Freedom from Torture and Cruel, Inhuman, or Degrading Treatment


The right to freedom from torture and cruel, inhuman, or degrading treatment or punishment is a fundamental human right protected by several international human rights treaties, including the International Covenant on Civil and Political Rights (CCPR), the Universal Declaration of Human Rights (UDHR), and the Convention against Torture and Other Cruel, Inhuman or Degrading Treatment or Punishment (CAT).

The key elements of this right include:

  • Prohibition of Torture

Torture refers to the intentional infliction of severe physical or mental pain or suffering by a public official or with their consent or acquiescence, aiming to obtain information, punish, intimidate, or coerce someone. The absolute prohibition of torture is a cornerstone of international human rights law.

  • Cruel, Inhuman, or Degrading Treatment or Punishment (CIDT)

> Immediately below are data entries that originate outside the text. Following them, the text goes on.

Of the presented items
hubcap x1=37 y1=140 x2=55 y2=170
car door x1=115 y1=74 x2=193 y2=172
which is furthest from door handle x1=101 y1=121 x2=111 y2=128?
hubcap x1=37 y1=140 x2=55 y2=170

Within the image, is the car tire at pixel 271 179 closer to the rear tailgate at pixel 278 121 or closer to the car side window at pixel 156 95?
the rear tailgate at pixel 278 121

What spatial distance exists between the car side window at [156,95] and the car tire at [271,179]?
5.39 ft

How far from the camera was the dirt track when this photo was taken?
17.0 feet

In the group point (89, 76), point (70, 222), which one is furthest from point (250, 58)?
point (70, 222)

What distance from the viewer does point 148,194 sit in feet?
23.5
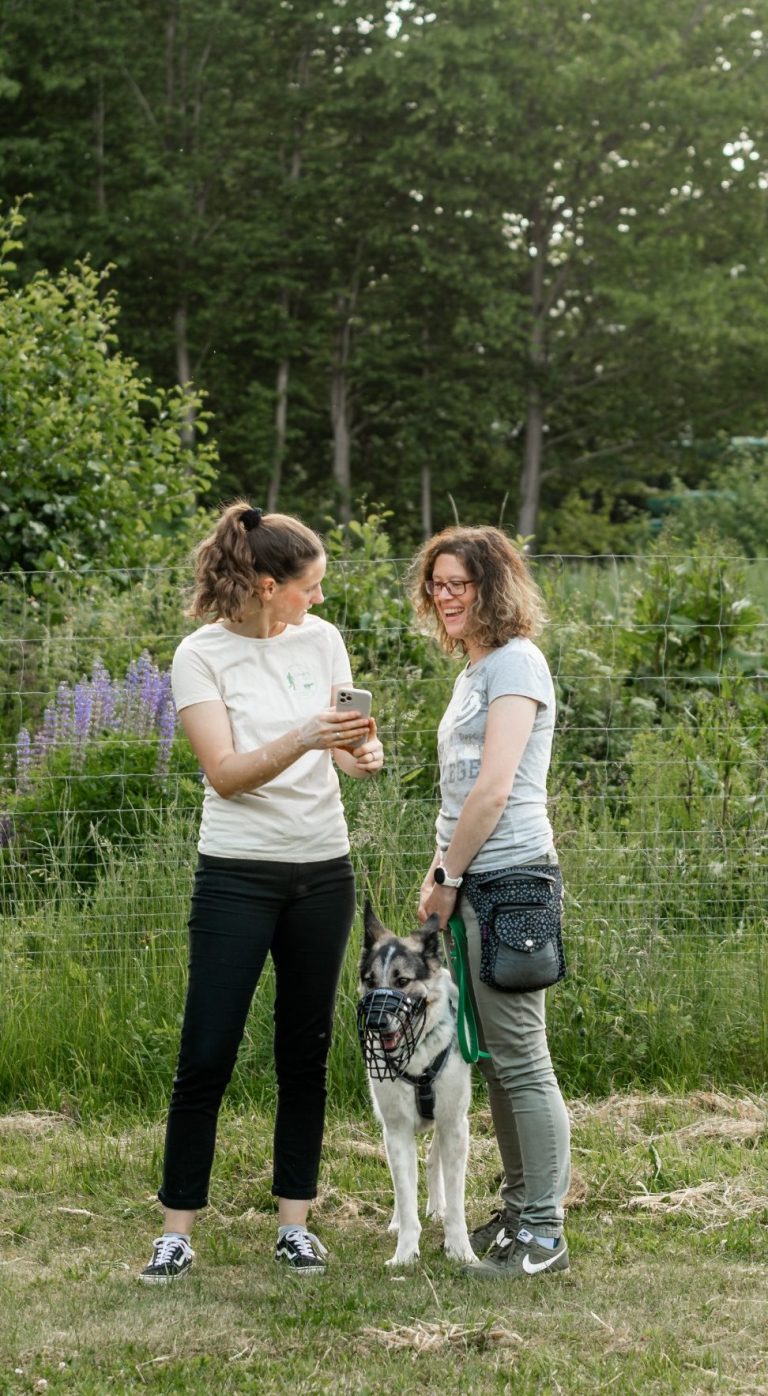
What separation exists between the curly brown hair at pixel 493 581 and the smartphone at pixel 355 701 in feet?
1.31

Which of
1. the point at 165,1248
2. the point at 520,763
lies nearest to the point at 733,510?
the point at 520,763

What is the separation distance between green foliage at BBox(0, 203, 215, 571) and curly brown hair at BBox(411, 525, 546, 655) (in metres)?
5.15

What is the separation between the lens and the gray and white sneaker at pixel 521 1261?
3.92 metres

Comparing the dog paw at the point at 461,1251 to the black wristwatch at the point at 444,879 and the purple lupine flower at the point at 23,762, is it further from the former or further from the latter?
the purple lupine flower at the point at 23,762

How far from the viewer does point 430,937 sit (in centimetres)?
401

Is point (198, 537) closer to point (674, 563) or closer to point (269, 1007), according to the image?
point (674, 563)

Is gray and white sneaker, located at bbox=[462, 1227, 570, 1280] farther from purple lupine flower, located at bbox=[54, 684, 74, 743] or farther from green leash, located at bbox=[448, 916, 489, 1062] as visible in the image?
purple lupine flower, located at bbox=[54, 684, 74, 743]

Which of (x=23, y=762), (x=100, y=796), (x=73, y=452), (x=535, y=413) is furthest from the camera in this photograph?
(x=535, y=413)

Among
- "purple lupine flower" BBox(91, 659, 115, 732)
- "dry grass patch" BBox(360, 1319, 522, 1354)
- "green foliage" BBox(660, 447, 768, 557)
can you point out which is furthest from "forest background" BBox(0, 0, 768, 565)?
"dry grass patch" BBox(360, 1319, 522, 1354)

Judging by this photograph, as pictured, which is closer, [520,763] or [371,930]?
[520,763]

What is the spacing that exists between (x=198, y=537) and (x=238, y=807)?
635 cm

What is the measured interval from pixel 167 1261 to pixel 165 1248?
0.03 meters

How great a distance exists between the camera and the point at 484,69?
96.3 feet

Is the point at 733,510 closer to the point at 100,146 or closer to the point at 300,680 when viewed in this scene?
the point at 100,146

This broader category covers acts or treatment that fall short of meeting the threshold of torture but still cause significant suffering or humiliation to individuals. It includes actions that may not cause severe pain but are still degrading or inhuman.

  • Absolute Prohibition

There are no circumstances or emergencies that justify the use of torture or cruel, inhuman, or degrading treatment. States have an obligation to prevent such acts, investigate allegations of torture or CIDT, and hold perpetrators accountable.

  • Non-refoulement

This principle prohibits the expulsion, return, or extradition of individuals to countries where there are substantial grounds for believing they would be at risk of torture or CIDT.

  • Effective Remedies and Rehabilitation

Individuals who have been subjected to torture or CIDT have the right to redress and compensation. States are also obliged to provide access to rehabilitation services for victims.

The ICCPR in its Article 7 explicitly prohibits torture and cruel, inhuman, or degrading treatment or punishment. The Convention against Torture (CAT) is a specialized treaty that provides a comprehensive framework for preventing and punishing torture and CIDT. It establishes obligations for states parties to prevent, investigate, and prosecute cases of torture, as well as to provide redress and rehabilitation to victims.

These rights are considered non-derogable, meaning they cannot be suspended or limited even in times of public emergency or war. The prohibition of torture and CIDT represents a fundamental principle of customary international law and constitutes a peremptory norm from which no derogation is permitted under any circumstances.

Constitution of Pakistan

The Constitution of Pakistan explicitly addresses the prohibition of torture and cruel, inhuman, or degrading treatment. Under Article 14 of the Constitution of Pakistan, it states:

“The dignity of man and, subject to law, the privacy of home, shall be inviolable. No person shall be subjected to torture for the purpose of extracting evidence.”

This provision safeguards the dignity of individuals and explicitly prohibits the use of torture for obtaining evidence or any other purpose.